No doubt it was the acrobatic sex that was – or that would have been – to blame for me being ‘with child’. Damn! Although I know very well that pregnancy is a direct result of sex – at least well enough to manage to take the pill every night – I’d kind of forgotten that there was a possibility that it could happen to me. Thomas and I are very careful, we use condoms as well as my contraception, and therein lay another problem. If in fact it had come to pass, would he think I’d been messing around?

I decided not to say anything to him – no point in scaring the boy unless there’s good reason to. I considered a home pregnancy test, but since a friend of mine got a false positive a few years back, I don’t really trust them. Although she was mostly relieved, she was also disappointed when the news was reversed – and I was worried enough as it was that there was no way I wanted to jump onto that particular emotional rollercoaster.

The major question was – if I was pregnant, what the hell was I going to do about it?
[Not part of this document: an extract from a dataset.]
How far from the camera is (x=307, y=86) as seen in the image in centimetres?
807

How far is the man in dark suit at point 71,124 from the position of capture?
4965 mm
My older sister has four kids and I used to joke with her that if I ever got pregnant I was going to leave the resulting progeny with her as she probably wouldn’t even notice an extra child about the house – but I don’t suppose that’s really an option. In fact, for me there were two potential scenarios – keep the baby or have an abortion.

It got me thinking. Thousands of Irish women have unplanned pregnancies every year. Of these, naturally some are thrilled, even if they had no intention of getting pregnant at that time; for others the news is a potentially life-changing crisis.

According to the Irish Contraception and Crisis Pregnancy Study, a nationally representative study of 3,317 men and women, 54% of the participants had experienced a pregnancy or been with a partner who had been pregnant. Of these, 28% of women and 23% of men had been involved in a crisis pregnancy.

Single mothers have got a lot a bad press in this country. Despite the outrage caused by Kevin Myers infamous ‘bastards’ column in the Irish Times two years ago, a lot of people seemed to be in sneaking agreement with his views. The truth, of course, is that it isn’t easy raising a child alone even with State benefits, whether you’re working or a stay-at-home mother, and I say fair play to those that do. I’m not sure I could manage.